This week Americans will celebrate Thanksgiving: A day known for turkey and stuffing. A day known for glamorous parades and shopping bargains. A day immediate and extended families across the nation gather together for dinner at 4 p.m. It represents a unique holiday, one that members of religious and secular households deem worthy of celebration.
Expressing gratitude and appreciation for one’s blessings represents a universal ideal. Maintaining gratitude for one’s blessings after Thanksgiving represents a universal struggle. Expressing gratitude for one’s blessings represents a key religious value. Religious Jews offer several dozen prayers and blessings of thanksgiving daily. Yet, many cannot express gratitude beyond the required daily prayers.
Personal experience has suggested one’s preoccupation over accomplishing a specific goal hinders appreciation for one’s blessings. Bachelors immersed in the pursuit of a spouse find it difficult to be grateful for their supportive family and stable employment. Unemployed individuals immersed in the pursuit of a job have difficulties expressing appreciation for their good health and supportive family. Sick individuals immersed in the pursuit of a cure find the blessings of stable income and marriage challenging to embrace.
Several women from Tanach became preoccupied with the goal of bearing children and lost their appreciation for life’s blessings.
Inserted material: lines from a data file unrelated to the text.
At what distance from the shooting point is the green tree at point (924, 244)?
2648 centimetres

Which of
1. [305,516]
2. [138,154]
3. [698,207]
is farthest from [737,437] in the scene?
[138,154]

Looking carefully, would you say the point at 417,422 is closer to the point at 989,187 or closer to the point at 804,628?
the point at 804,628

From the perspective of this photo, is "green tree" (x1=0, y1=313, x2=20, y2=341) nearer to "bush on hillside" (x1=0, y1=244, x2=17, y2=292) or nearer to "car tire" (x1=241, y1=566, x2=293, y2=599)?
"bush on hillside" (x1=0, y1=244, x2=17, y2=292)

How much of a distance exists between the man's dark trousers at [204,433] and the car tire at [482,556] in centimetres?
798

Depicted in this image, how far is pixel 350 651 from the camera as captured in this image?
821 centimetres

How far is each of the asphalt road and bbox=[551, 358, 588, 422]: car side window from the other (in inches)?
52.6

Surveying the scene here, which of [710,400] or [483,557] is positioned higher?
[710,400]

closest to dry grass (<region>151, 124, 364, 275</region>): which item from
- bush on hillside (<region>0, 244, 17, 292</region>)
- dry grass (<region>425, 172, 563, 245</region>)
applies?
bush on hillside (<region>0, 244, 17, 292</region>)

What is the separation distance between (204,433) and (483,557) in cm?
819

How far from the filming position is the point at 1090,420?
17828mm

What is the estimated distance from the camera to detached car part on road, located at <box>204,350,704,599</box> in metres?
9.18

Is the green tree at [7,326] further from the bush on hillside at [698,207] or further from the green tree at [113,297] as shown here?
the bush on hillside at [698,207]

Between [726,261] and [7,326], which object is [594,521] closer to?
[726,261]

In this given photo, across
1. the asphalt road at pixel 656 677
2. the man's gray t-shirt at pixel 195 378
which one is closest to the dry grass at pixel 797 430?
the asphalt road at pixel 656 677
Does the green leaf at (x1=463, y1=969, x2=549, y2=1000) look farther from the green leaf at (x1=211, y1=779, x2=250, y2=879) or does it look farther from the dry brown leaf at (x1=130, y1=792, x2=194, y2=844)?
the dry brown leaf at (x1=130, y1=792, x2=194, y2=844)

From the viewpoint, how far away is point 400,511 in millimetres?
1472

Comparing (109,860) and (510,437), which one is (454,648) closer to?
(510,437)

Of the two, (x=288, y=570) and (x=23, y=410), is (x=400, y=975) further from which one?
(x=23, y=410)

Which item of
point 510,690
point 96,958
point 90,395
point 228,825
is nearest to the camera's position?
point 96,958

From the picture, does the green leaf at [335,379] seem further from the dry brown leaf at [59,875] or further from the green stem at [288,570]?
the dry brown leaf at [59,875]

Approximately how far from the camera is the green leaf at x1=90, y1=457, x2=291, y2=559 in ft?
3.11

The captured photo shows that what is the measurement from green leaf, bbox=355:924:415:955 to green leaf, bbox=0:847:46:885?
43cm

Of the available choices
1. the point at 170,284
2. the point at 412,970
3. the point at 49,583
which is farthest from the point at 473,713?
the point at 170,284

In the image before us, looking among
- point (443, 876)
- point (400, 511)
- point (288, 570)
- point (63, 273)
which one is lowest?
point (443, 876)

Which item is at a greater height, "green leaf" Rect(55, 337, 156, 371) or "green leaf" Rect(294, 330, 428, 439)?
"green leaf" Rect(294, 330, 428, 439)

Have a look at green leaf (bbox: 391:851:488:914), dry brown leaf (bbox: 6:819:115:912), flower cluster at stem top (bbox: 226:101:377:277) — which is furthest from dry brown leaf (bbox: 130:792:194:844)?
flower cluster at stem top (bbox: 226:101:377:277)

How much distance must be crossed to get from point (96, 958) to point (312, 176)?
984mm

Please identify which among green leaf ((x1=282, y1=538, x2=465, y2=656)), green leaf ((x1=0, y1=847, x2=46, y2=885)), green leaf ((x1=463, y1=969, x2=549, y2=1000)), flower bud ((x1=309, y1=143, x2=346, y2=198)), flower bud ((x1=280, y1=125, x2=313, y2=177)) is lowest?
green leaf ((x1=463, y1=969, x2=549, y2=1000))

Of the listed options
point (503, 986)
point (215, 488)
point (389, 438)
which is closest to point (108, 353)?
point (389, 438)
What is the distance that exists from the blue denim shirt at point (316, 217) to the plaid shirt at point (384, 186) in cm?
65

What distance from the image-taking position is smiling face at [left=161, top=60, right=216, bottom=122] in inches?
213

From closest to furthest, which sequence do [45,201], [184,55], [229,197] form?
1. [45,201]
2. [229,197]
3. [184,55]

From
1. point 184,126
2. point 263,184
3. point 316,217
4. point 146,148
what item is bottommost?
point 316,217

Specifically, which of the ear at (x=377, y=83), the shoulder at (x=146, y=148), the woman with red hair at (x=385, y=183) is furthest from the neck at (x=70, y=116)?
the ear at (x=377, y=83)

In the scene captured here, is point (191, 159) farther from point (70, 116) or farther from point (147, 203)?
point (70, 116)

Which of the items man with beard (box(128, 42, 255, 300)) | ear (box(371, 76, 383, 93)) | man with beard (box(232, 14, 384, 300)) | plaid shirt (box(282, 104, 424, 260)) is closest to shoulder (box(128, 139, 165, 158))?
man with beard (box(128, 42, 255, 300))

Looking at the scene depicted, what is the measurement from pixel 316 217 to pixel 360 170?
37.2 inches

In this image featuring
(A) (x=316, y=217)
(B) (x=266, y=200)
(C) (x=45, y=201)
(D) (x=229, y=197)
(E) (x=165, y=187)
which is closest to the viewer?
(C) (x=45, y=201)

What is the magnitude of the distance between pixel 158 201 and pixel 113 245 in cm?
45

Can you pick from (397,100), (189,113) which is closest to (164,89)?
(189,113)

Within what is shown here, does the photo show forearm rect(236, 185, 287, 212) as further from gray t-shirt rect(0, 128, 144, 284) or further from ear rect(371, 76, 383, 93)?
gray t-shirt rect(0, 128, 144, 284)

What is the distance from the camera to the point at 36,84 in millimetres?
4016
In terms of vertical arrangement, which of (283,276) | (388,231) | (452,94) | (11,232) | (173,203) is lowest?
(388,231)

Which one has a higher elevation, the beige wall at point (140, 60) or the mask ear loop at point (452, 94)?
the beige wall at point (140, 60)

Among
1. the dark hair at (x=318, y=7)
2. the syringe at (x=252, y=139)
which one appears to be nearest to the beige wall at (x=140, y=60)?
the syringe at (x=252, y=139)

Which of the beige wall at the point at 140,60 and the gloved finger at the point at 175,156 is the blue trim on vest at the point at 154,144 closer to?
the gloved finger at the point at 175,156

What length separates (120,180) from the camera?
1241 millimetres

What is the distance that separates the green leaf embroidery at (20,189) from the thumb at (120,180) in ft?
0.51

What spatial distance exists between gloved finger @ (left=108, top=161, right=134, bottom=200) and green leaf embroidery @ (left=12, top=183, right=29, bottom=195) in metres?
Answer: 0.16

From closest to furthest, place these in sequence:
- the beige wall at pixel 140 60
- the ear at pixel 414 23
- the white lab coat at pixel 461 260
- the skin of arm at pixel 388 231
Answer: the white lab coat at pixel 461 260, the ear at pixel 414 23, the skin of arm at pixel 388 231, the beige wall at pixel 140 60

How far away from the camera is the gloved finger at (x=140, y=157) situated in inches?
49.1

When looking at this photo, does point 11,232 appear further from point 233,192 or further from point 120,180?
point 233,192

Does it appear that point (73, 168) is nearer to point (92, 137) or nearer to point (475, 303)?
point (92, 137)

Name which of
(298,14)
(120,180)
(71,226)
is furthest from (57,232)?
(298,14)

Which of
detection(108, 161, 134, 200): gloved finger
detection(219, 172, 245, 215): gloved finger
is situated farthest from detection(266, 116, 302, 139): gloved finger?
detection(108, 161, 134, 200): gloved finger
Sarah enjoyed a wonderful marriage to Avraham, great wealth, and great physical health. Yet, Sarah’s years of unsuccessful attempts to bear children prompted her to express immense disappointment. Rivka relayed strong words of distress to Yitzchak over years of unsuccessful attempts at childbearing. Rachel held the title of Yaakov’s favorite wife. Channa held the title of Elkanah’s favorite wife. Yet, both despaired over their inability to accomplish the task of childbearing. Each woman allowed the outcome of one major goal to compromise their gratitude for life’s blessings.
Four years ago, I let preoccupations over the pursuit of one goal compromise my gratitude for life’s blessings. Between the years 2019 and 2020 several close friends got married. This stretch included a nonstop barrage of weddings and aufrufs for me. Labor Day of 2020 represented the season’s final wedding. It took place on a cloudy day in the Five Towns. Upon the chuppah’s conclusion it began to pour. Several friends and mentors of the groom stood underneath the bar for shelter. One of these mentors included a prominent rabbi. A black suit and silver tie enveloped the middle-aged man’s chest, a black hat leaned atop his gray-haired head, and a bright smile radiated across his face. During the downpour I introduced myself. Upon the completion of small talk, a discussion about my mixed emotions ensued.
“Rabbi, I’m very happy Charles (pseudonym) got married. I’m sure they will do great things together. But it’s also frustrating that I’m single. To go from person to person, shadchan to shadchan, date to date, and still be at the same place where I started is difficult. Some of my friends only dated one person before they met their wife. I should be happier for Charles, but it’s really hard to be single, rabbi.”
The bearded rabbi put one hand around my shoulder and offered me these memorable words of chizuk. “Being single is tough. Life is hard and filled with challenges. Each person’s reward will be waiting for them after they die. But just because life is hard, doesn’t mean you shouldn’t count your blessings.” This advice introduced me to a dialectic (two opposites can be true simultaneously): One the one hand, many single people experience loneliness and have immense love with no spouse to share it with. At the same time, many single people have good health, and belong to a welcoming and vibrant Jewish community. Many unmarried people have the good fortune to be employed, the good fortune to have living grandparents, to have younger siblings to play board games with, and to have religious mentors to learn from. It’s important to remember that as challenging as things might be, each person can make room for gratitude amid the struggle.
After eating turkey and pumpkin pie on Thanksgiving, ponder your relationship with gratitude. What things do you have to be grateful for? Does the current pursuit of one goal compromise your gratitude for goals you’ve already achieved, for gifts you already have? The Mishna in Pirkei Avot states, Ezeh hu Ashir, Hasmeach bechelco—Who is rich? Someone who is grateful for what they have.